Class AsyncEnqueuingSharderPipe<T>

  • Type Parameters:
    T - The items data type
    All Implemented Interfaces:
    Closeable, AutoCloseable, BasePipe

    public class AsyncEnqueuingSharderPipe<T>
    extends TerminalPipe
    A terminal pipe that receives an async pipe as input, and shards the contents of the input pipe into multiple queues according to some sharding criteria based on item values. In case of relatively few shards this option is a good alternative to AsyncSharderPipe (when used as an intermediate step), because it doesn't involve disk IO. In case of errors, the start() method unblocks and exits with the exception, as required by the spec. In addition, queue consumers will read a special error marker placed by this class. Similarly, completion is reported by sending a completion marker to all queues. The implementation allows calling close() by any thread after start() has been invoked. In case of a premature close, no markers (error/success) are sent to the output queues, meaning that the caller is responsible for releasing them. Caveats: 1. This implementation fills multiple queues, so it's recommended to use bounded queues and be aware of their total memory consumption. 2. In order to prevent a deadlock, the caller should make sure to not start queue consumers and the start() method by the same thread. Alternatively, one can use the asyncStart() method. 3. Queue consumers should not try to drain some queues before others using blocking calls, since it will result in a deadlock. 4. Queue consumers should be aware of the reserved error and successful completion markers, and handle them differently than a standard item.
    Author:
    Eyal Schneider
    • Constructor Detail

      • AsyncEnqueuingSharderPipe

        public AsyncEnqueuingSharderPipe​(AsyncPipe<T> input,
                                         List<? extends BlockingQueue<T>> queues,
                                         Function<? super T,​Integer> selectorFunction,
                                         T successMarker,
                                         T errorMarker)
        Constructor
        Parameters:
        input - The input pipe
        queues - The queues to write to. The order indicates their identities used by the selector function.
        selectorFunction - Given an item, selects the index of the queue to write the item to. Must return an integer between 0 and queues.size() - 1.
        successMarker - A special (reserved reference) item value used for indicating a successful completion to queue consumers
        errorMarker - A special (reserved reference) item value used for indicating an error to queue consumers.
      • AsyncEnqueuingSharderPipe

        public AsyncEnqueuingSharderPipe​(AsyncPipe<T> input,
                                         List<? extends BlockingQueue<T>> queues,
                                         T successMarker,
                                         T errorMarker)
        Constructor Uses hash based sharding into queues
        Parameters:
        input - The input pipe
        queues - The queues to write to.

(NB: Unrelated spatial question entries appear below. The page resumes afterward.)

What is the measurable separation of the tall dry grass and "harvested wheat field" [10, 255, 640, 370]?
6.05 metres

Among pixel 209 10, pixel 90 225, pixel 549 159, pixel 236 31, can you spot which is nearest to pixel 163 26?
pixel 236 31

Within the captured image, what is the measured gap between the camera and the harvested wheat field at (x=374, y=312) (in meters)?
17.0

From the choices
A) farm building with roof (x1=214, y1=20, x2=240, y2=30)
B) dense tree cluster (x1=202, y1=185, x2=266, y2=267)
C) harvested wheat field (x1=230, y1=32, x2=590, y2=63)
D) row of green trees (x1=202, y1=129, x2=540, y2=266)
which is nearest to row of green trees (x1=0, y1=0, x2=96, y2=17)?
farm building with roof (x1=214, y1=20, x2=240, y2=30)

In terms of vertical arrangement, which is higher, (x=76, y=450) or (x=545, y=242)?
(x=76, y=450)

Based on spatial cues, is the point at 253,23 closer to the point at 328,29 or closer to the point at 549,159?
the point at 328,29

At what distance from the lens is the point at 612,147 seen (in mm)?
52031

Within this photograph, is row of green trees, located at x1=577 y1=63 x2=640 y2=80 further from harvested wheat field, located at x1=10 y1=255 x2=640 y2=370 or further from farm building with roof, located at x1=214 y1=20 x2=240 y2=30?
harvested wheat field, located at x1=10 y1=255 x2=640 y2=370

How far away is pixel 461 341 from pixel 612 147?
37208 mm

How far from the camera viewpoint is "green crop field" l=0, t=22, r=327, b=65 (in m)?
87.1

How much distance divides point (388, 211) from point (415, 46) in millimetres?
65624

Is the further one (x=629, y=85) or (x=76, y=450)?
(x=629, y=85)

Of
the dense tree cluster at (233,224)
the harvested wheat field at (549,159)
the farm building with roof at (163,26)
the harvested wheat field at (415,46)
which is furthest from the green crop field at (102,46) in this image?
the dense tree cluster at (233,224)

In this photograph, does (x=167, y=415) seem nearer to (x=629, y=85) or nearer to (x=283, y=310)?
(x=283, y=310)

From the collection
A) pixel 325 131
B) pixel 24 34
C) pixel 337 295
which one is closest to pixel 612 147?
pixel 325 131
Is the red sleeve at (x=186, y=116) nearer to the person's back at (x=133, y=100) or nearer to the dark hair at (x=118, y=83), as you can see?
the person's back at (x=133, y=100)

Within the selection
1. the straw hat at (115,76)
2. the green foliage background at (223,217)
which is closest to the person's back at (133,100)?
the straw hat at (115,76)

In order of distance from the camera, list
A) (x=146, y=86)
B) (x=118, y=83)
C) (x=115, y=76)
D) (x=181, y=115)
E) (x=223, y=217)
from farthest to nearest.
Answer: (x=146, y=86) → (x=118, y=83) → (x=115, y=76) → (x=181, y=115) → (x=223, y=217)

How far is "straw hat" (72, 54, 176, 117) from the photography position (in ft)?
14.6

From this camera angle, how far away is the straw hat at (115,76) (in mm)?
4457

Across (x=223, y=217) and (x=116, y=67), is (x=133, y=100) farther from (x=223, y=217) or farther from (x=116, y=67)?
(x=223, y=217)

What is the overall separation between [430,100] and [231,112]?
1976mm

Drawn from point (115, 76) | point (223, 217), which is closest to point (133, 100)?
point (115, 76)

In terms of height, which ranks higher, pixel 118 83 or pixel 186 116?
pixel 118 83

The order indicates their identities used by the selector function.
        successMarker - A special (reserved reference) item value used for indicating a successful completion to queue consumers
        errorMarker - A special (reserved reference) item value used for indicating an error to queue consumers.
    • Method Detail

      • start

        public void start()
                   throws PipeException,
                          InterruptedException
        Description copied from interface: BasePipe
        Performs pre-processing prior to item flow throw the pipe. Implementations must call the same method for all their input pipes before accessing their items. This is typically done here.
        Throws:
        PipeException - In case of pipe errors in this pipe or somewhere up-stream.
        InterruptedException - In case that the operation has been interrupted by another thread.
      • asyncStart

        public Future<Void> asyncStart()
        A special async version of the standard start() method. The caller may run this method before starting the queue consumers or vice versa, without risking with deadlock. The returned future can be used to detect pipe completion, and to get the exception, if any.
        Returns:
        the future representing the completion of this terminal pipe
      • getShardSizes

        public int[] getShardSizes()
        Returns:
        The counts of items written to each shard, as an array. Item i corresponds to queue #i. Call this method only after start() has been called and completed successfully.
      • getProgress

        public float getProgress()
        Specified by:
        getProgress in interface BasePipe
        Overrides:
        getProgress in class TerminalPipe
        Returns:
        The pipe flow progress, as a floating number between 0.0 and 1.0. Important implementation rules: 1) Calling this method before start() call is complete isn't allowed and has an undefined behavior. 2) Implementation should do best effort to provide an estimate of the progress this pipe has made (0.0 - 1.0) 3) When the pipe is fully consumed, getProgress() should return 1.0. 4) Results must be monotonous, i.e. results of consecutive calls may never be decreasing. 5) Thread safety: progress may be maintained by some thread/s but monitoring by other threads. Implementations must be thread safe.